**Documentfragment:**
____________

De volgende brief dateert van een jaar later (17 augustus 1970) en is wederom een antwoord op een (niet bewaard gebleven) brief van mejuffrouw Schutte met gelukwensen voor Van der Vats verjaardag. Hij is veel uitgebreider en vooral ook veel persoonlijker van aard. Van der Vat schrijft dat hij kortgeleden een zware operatieve ingreep aan zijn keel heeft moeten ondergaan ten gevolge waarvan hij niet meer kan praten. Hij zegt niet met zoveel woorden wat er aan de hand was, maar uit de context leid ik af dat er waarschijnlijk sprake was van keelkanker. In ieder geval was hij bang de operatie niet te overleven, omdat het al de derde keer in minder dan vier jaar was dat hij ‘de dood in de ogen moest zien’. Kort voordat hij onder het mes ging, kreeg hij bezoek van een priester die hem de heilige communie kwam brengen. Met de priester, die somber gestemd was over de toekomst van de kerk, had hij een gesprek over het geloof. Hij probeerde hem moed in te spreken met een verslag van de gedachtewisseling die hij enkele maanden eerder met Michel van der Plas had gehad. Daaruit kwam naar voren dat hij (Van der Vat) een rotsvast vertrouwen had in de woorden van Christus die had verklaard ‘dat de poorten van de hel haar [de kerk] niet zouden overweldigen’.

____________

**Opdrachten:**
1. Op welke datum is de volgende brief gedateerd volgens het fragment over de brieven van Van der Vat?
2. Breid het fragment over de brieven van Van der Vat uit door verder te schrijven na de laatste zin.

**Materiaal:**

____________

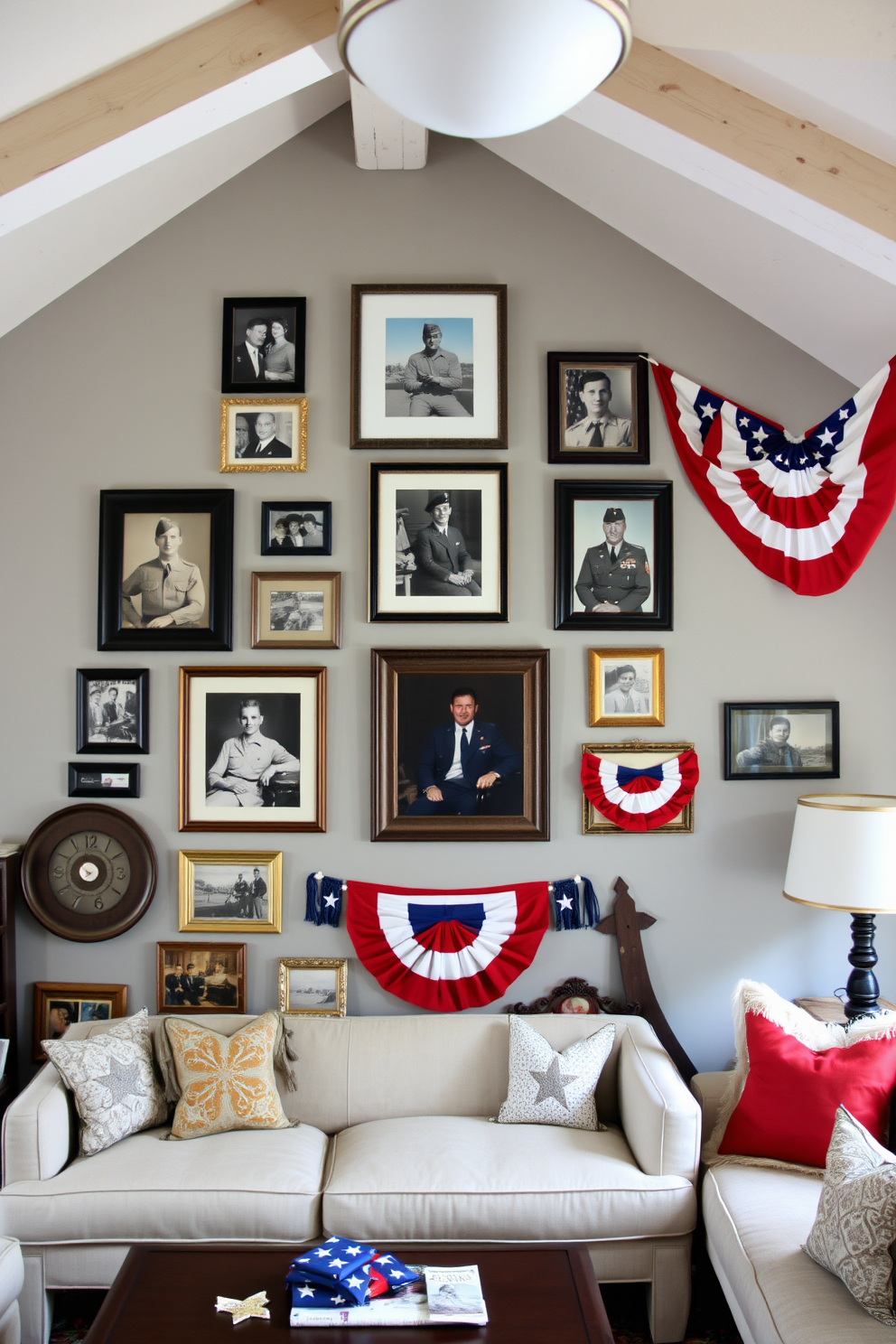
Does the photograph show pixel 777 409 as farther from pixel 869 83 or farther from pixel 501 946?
pixel 501 946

____________

**Verwachte resultaten:**
1. 17 augustus 1970

2.
Blijkens ‘een kort schrijven’ van acht dagen later ontving Van der Vat in reactie op deze intieme ontboezeming een lange brief van mejuffrouw Schutte met daarbij gevoegd een exemplaar van het boek Waar Gods voeten gingen van G.A. de Jong s.j. Zij was met deze in maart van dat jaar op 77-jarige leeftijd gestorven pater jezuïet bevriend geweest en had veel verdriet over dit verlies. ‘Voor uw verdriet kan ik u niets anders aanbieden dan mijn gebeden’, schrijft Van der Vat. En na nogmaals zijn dank te hebben uitgesproken voor het geschenk besluit hij met ‘Benedicat te Deus’ (God zegene u). 

 

Met een ongefrankeerde prentbriefkaart die dus in een envelop verzonden moet zijn, wenst Van der Vats vrouw, mede namens haar man, mejuffrouw Schutte een ‘Zalig Kerstmis en Voorspoedig Nieuwjaar’ toe en dankt haar hartelijk voor de goede wensen. De kaart is niet gedateerd en het is dus niet vast te stellen wanneer deze is verzonden. Omdat mejuffrouw Schutte zoals een goed secretaresse betaamt de brieven in chronologische volgorde bewaarde, ga ik ervan uit dat de kaart tussen de jaarwisseling van 1970-1971 en die van 1973-1974 verstuurd moet zijn. De volgende brief van Van der Vat is namelijk van 3 september 1974. In juli 1972 is het echtpaar naar Den Haag verhuisd. In een terzijde (letterlijk, want verticaal in de marge getypt) schrijft hij: 

 

U vraagt of ik het in Den Haag kan stellen. “Stellen” is zo ongeveer het woord. Ik zou graag wonen in een kleine plaats, in een bungalow, maar ik sta onder blijvend medisch toezicht in het Wilhelminagasthuis en moet daarom dicht bij de trein naar Amsterdam wonen. Het leven op een zesde verdieping in Amsterdam [een vergissing, hij bedoelt Den Haag] zint ons niet, maar wij berusten.. Dag.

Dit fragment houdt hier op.